■ **Text block**:
This week Detroit doctors reported an outbreak of seven cases of VRSA (Vancomycin-resistant Staphylococcus aureus), a close cousin of MRSA, or Methicillin-resistant Staphylococcus aureus, an antibiotic-resistant infection that has proven deadly. The cases were discovered in nursing homes, wound clinics, outpatient kidney dialysis centers and hospitals, yet another reminder of what scientists have characterized as a rising incidence of bacterial resistance to antibiotics. According to Dr. D. Mehta, this is "an alarming problem, especially in the hospital environment with probability of cross-infection."
What's antibiotic resistance? Although antibiotics may temporarily cause symptoms to disappear, a host of resistant organisms remain in the body to later reassert themselves, overpowering the very antibiotics prescribed for them. According to Mary Eley, the Executive Director of the Michigan Antibiotics Resistance Reduction Coalition, "Every time you take an antibiotic, you teach that bug something new."
As scientists seek other solutions, much attention has been focused on the use of silver because of its well recognized antimicrobial properties (in killing bacteria, yeast, fungi, and viruses.) Prior to the widespread adoption of antibiotics in the middle of the last century, silver had thousands of years of successful use around the world. Currently, there are over eighty FDA approved silver based products.
Health consumers, who want to try silver, typically use colloidal silver. (A colloid is a stable suspension of silver particles in water.) But are they safe? An EPA report on tests conducted on ingested silver reported that 99% of the silver consumed was excreted within one week.

■ **Requirement 1**: According to the article on antibiotic resistance and silver, how many FDA approved silver based products are there currently?
■ **Requirement 2**: Extend the article on antibiotic resistance and silver, beginning right after its final sentence.
The data that come next have no connection to the article.

(Extracted data entries)
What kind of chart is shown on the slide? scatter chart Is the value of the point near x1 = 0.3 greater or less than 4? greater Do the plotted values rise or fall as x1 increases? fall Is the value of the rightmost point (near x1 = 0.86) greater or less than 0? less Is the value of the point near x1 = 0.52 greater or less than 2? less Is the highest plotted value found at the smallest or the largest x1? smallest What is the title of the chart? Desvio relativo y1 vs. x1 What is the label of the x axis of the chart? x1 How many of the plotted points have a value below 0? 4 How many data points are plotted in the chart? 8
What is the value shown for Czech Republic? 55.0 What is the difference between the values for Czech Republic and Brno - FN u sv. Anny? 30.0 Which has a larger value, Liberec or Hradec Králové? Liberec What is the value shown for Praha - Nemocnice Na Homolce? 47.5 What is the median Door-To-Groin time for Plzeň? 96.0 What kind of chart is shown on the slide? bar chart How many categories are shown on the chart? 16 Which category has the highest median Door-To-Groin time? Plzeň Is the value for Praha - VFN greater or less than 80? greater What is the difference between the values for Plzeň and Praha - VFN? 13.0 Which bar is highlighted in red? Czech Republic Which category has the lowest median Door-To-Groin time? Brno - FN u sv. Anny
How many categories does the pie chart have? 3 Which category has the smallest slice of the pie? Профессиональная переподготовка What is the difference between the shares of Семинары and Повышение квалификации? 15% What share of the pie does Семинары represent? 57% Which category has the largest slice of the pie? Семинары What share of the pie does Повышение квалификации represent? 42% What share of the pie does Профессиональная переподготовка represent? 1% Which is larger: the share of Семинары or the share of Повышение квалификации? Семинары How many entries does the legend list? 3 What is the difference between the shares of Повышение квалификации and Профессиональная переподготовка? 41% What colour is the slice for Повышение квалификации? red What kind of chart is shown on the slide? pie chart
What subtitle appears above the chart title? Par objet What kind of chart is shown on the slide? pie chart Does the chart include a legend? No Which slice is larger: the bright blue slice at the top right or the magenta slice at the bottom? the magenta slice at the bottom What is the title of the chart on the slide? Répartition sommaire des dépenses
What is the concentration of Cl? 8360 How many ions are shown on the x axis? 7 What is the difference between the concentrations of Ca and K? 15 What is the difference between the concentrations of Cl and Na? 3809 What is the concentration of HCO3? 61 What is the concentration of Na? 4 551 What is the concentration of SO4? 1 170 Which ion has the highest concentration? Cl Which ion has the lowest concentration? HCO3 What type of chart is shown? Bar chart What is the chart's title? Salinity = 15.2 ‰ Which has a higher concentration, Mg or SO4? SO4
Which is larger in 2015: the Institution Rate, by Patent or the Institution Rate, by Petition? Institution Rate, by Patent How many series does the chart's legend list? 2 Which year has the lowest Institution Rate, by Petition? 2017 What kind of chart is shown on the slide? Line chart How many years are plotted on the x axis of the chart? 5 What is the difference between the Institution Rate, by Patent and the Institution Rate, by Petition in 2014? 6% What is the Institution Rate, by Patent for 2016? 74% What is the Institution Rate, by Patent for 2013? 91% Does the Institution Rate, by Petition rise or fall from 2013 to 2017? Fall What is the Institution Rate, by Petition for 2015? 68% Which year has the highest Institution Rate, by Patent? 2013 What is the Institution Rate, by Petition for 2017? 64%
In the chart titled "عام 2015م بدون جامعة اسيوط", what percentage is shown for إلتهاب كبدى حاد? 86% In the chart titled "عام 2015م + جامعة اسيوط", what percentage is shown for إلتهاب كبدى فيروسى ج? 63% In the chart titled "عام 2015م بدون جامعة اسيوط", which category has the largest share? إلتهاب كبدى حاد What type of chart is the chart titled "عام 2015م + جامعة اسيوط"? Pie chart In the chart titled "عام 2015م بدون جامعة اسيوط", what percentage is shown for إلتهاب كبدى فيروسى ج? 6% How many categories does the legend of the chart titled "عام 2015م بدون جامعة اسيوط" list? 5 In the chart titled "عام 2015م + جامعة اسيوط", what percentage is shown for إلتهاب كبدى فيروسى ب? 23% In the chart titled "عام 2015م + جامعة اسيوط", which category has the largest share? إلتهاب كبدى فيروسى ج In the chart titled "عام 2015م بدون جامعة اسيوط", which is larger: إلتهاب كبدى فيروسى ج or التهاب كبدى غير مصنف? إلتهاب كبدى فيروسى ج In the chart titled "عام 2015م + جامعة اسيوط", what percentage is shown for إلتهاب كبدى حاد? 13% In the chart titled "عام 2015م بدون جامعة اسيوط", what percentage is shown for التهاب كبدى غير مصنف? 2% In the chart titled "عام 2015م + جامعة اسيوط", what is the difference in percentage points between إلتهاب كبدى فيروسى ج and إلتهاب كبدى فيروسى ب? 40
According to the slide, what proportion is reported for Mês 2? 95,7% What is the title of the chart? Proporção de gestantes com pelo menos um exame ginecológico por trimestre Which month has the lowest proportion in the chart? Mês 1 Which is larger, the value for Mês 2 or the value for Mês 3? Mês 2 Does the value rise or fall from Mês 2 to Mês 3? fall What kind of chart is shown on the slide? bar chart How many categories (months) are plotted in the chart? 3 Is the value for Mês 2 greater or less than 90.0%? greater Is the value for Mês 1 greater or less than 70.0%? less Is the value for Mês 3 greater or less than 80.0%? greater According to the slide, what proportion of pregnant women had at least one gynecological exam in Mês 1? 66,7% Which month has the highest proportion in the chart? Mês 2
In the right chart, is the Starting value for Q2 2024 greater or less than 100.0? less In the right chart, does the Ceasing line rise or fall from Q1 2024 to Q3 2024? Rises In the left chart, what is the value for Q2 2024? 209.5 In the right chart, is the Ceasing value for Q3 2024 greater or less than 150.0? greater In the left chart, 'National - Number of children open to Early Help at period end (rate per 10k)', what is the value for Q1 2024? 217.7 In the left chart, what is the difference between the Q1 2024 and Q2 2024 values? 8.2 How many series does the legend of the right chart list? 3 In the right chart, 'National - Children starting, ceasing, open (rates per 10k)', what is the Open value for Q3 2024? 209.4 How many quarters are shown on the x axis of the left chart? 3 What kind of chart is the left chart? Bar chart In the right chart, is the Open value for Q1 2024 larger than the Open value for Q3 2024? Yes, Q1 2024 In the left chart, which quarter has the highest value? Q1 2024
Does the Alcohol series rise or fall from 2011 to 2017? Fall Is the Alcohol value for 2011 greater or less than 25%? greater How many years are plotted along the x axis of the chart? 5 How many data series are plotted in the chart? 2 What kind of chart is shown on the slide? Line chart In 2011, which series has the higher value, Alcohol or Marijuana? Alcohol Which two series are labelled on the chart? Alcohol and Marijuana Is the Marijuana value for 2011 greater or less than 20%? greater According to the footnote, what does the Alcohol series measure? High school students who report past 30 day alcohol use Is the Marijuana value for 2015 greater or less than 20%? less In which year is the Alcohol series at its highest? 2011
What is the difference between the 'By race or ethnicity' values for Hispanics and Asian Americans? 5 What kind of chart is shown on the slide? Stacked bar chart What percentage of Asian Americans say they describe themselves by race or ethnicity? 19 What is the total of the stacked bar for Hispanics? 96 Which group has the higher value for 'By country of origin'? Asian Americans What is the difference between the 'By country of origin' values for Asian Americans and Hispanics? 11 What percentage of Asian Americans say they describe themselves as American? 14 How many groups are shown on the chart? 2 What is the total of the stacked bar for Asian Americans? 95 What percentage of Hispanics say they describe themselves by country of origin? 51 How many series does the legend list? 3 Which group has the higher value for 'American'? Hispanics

■ **Output 1**: Over eighty.

■ **Output 2**:
In making product choices, consumers can choose among different types of silver, including:
•Whole silver particles, which at large sizes cannot be adequately absorbed
•Whole silver particles at nano sizes which can be properly used by the body
•Ionic silver, incomplete nano silver particles missing an electron, which may be readily absorbed, but may interact unpredictably with other bodily biochemicals
Another key issue is optimal engineering of the particles. Effective products should have an amount of silver low enough for safe daily use. Read the label to see the product's parts per million of silver vs. its water base. High solutions (100 parts per million or above) may carry an increased risk of side effects, including a condition called argyria, in which the skin darkens or turns blue. Recently, the Oprah Winfrey show featured the so-called "blue man," who consumed very high levels of silver over many years.
Since most of us don't want a permanent skin color change, recommended dosages of nano-sized whole silver products at low parts (30 or below) per million, will not produce argyria, scientists say. You would have to consume over fifty times the normal dosage every day for a year to run that risk. Further, a recent study indicates that argyria can only result from the consumption of ionic forms of silver, not from metallic silver or metallic silver nano-particle products.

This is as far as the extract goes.